奥の応接セットに2人の女と一緒に座っている男・・・多分ボス。

手前の応接セットに男が4人。事務机に2人。

ジェーンが機械的に男達を撃つ。ボスらしき男以外の6人が床に倒れる。金山に聞く。

「あいつがボスか?」

奥の男を指差す。金山が頷く。金山の背中をジェーンの方に押す。ジェーンが金山の頭を打ちぬく。さらに倒れている男達の頭に1発ずつ打ち込む。

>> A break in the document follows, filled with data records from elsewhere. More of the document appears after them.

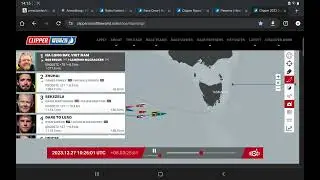 Clipper 23/24 Race 5 from Fremantle to Newcastle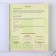 An objective note 48 sheets, A5, great personalities, from reference. mat. "September 1: Physics", cover coated cardboard 230 gr., Inner unit in a cage 80 gr., Beliac 96%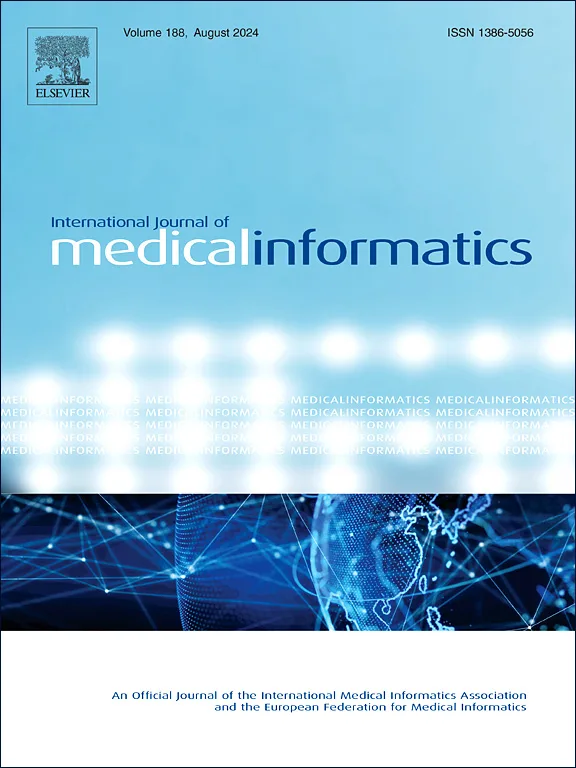 International Journal of Medical Informatics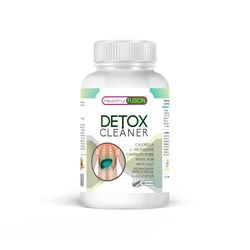 Healthy Fusion Detox Cleaner | Détox Naturelle & Drainage Actif | Soutien Foie, Reins et Digestion | Confort Intestinal & Ventre Léger | 60 Gélules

ボスがソファーで震えている。欲しい物は全部やると喚く。金庫を開けさせる。1万円札の束が7個。ジェーンに渡す。机に置いてあったコンビニ袋に札束を入れる。

「昨日、15人もの男達に俺を襲わせたよな・・・」

「あ・・・あんただったのか」

「知ってるって事だな」

ジェーンから銃を受け取り、ボスの頭に1発打ち込んだ。スライドが下がったままになる。丁度、弾が無くなった。別の弾倉に替える。2人の女に聞く。

「いつ、韓国から来た?」

泣きながら答える。

「私達、日本人です・・・」

「身分証明書見せろ」

1人は免許証、1人は保険証を見せた。ジェーンに俺のスマホで、身分証明と本人の写真を撮らせる。

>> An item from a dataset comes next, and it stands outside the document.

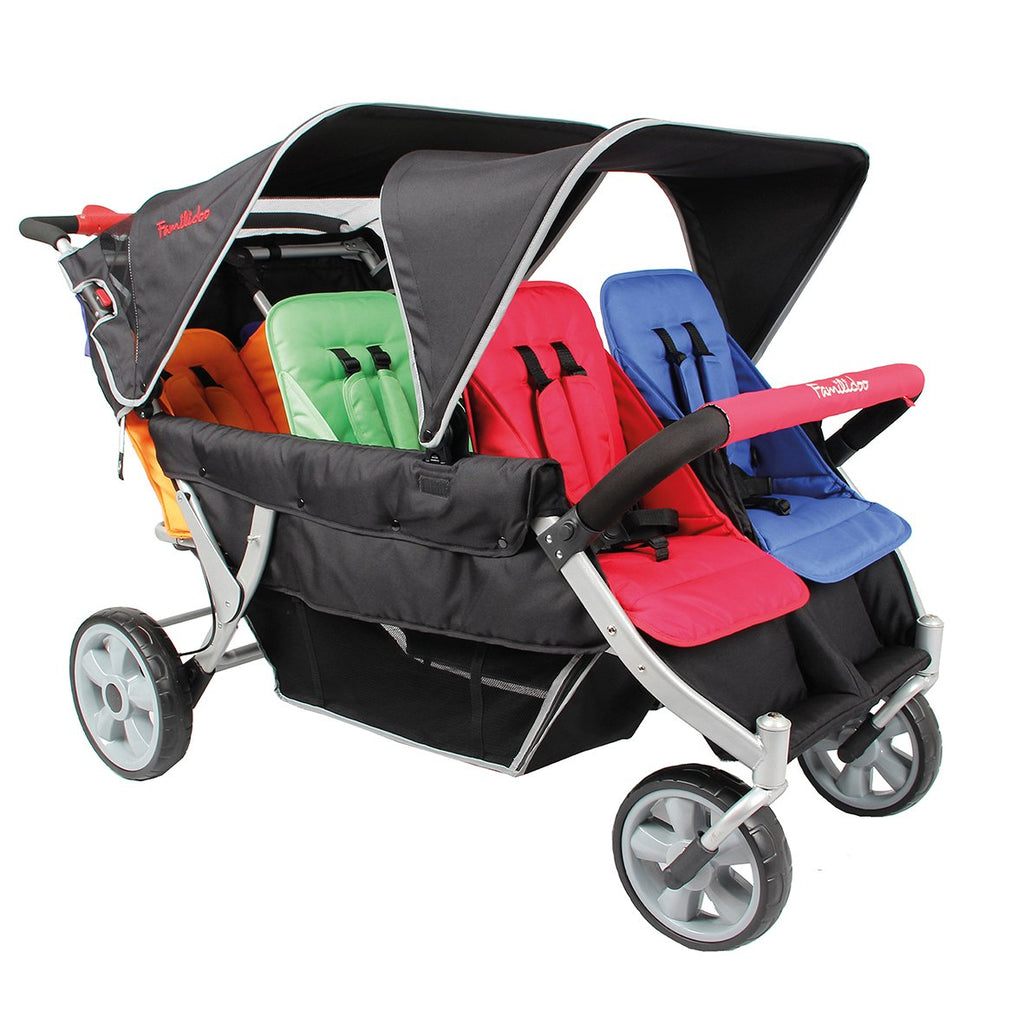 6 seat baby stroller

「君たちの住所と名前は分かった・・・今日は何か見たか?」

「・・・見てないです。何も見てないです」

「帰っていいよ」

2人の女は走り出て行く。まだ20歳前後だろう。

 目の前のボスの懐を探る。

財布。中には50万円程の現金と韓国の免許証。写真が大小2枚付いている免許証だ。文字は読めないが住所と名前だろう。財布ごと自分のポケットに入れる。

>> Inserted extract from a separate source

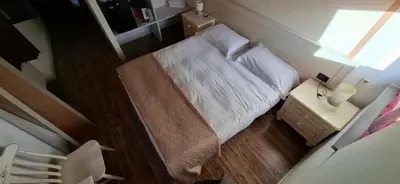 Letto o letti in una camera di La Colombera Ristorante - Albergo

ジェーンを促し外に出ようとした時に2人の男が入って来る。見た目に韓国人。頭に1発ずつ。手が汚れるのが嫌だった。


ジェーンと職安通りに出る。何も言わずに抱きしめてキスした。ジェーンは抵抗しない。顔を離して言う。

「私で気がまぎれるかしら・・・」

気を紛らわす・・・そんな気は無かった。でもヤケになっていたのは事実だ。

「悪かった・・・でも、明日には落ち着いてるよ。来週はアメリカだな」

「はい・・・」

「邪魔者が付いてくるみたいだけど」

「二階堂はJIAイチの切れ者ですよ」

「切れ者なんか要らないからジェーンと2人が良かったな」

腰を抱く。

「調子が出てきましたね」

「ロスのホテルは2部屋でいいよ。二階堂だけ別」

笑うジェーン。700万円を入れた袋を俺に差し出す。押し戻して言う。

「これが今日のギャラでいい?」

一瞬、息を飲みこむジェーン。

「又ですね。有難うございます」

それぞれ、タクシーを拾い別れた。俺は浅草のマンションに戻る。

ユカの骨壺をダイニングテーブルに置いて話しかける。

「あいつら、全部いなくなったよ・・・明日はお墓を見に行くよ。眺めがいいらしい」

骨壺を抱きしめる。冷たい。

「お前は永遠に俺だけの者だからな・・・」


浅草のマンションを後にした。自宅に帰る。